GIVEN DATA:
____

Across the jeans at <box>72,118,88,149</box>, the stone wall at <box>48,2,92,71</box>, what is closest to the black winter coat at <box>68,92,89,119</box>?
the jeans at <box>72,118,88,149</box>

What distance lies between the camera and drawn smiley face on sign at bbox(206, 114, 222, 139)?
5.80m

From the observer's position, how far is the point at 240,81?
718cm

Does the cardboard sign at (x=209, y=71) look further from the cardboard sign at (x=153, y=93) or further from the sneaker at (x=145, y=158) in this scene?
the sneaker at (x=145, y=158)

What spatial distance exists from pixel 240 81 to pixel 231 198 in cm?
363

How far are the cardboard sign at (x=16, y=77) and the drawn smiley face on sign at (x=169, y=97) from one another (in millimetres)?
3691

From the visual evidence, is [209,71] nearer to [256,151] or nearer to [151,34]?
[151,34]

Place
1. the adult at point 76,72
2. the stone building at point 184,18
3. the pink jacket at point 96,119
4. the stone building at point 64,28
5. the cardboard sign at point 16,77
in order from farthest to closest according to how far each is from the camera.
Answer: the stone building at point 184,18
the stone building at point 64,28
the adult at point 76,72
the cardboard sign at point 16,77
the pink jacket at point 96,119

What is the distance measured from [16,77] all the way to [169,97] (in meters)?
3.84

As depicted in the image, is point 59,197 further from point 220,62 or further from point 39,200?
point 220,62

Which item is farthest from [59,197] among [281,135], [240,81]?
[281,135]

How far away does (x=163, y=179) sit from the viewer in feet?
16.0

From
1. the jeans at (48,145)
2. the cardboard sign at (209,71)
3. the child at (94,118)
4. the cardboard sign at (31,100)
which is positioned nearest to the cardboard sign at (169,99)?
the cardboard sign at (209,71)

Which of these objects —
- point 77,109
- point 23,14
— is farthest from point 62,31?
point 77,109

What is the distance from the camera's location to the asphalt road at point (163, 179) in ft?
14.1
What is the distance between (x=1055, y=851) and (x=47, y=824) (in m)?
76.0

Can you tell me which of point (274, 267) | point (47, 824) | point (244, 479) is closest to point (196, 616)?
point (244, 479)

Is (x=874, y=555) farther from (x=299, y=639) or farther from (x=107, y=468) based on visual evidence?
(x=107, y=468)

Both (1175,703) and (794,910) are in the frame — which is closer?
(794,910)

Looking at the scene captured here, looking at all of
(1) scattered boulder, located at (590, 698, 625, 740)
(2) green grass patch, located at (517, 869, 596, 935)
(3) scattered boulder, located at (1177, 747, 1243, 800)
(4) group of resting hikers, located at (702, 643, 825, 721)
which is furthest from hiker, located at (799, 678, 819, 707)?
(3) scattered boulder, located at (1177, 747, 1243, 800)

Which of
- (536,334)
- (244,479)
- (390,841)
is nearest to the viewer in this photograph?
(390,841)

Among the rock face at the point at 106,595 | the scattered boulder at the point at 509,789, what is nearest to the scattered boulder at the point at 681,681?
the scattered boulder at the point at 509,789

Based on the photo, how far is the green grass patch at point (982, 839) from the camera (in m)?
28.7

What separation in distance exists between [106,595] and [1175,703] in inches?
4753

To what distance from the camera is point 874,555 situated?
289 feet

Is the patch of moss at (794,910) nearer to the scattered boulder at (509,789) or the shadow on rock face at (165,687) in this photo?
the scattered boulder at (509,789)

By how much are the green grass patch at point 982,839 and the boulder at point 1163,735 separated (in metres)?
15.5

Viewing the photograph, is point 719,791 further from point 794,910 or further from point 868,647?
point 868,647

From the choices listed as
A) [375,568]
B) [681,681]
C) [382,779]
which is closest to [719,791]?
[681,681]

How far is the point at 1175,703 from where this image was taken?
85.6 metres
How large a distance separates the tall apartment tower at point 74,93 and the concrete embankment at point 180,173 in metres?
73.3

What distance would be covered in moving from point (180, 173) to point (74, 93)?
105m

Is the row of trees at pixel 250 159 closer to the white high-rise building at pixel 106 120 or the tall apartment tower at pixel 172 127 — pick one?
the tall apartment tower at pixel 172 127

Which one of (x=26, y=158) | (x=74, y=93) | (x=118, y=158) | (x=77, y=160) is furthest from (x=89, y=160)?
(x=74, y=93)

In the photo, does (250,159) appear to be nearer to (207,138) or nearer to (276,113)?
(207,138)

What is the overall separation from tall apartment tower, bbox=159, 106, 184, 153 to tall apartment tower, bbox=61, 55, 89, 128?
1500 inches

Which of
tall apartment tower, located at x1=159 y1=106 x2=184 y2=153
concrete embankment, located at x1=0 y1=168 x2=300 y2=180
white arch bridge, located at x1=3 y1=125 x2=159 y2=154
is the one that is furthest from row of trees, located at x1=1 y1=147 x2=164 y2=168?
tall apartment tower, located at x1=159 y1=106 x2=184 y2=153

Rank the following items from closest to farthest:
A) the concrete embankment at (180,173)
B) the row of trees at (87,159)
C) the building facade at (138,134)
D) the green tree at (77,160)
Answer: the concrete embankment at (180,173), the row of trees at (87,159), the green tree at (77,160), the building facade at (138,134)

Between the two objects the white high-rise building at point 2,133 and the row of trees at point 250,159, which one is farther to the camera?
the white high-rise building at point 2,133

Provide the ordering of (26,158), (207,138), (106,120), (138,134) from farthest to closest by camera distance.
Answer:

____

REQUEST: Copy the data starting at the line that contains "Between the two" and continuing through the final line, reproducing each line word for word.

ANSWER:
Between the two objects the white high-rise building at point 2,133 and the row of trees at point 250,159, which one is farther to the camera?
the white high-rise building at point 2,133

Provide the ordering of (26,158), (207,138), (106,120), (138,134) from farthest to closest by camera distance.
Answer:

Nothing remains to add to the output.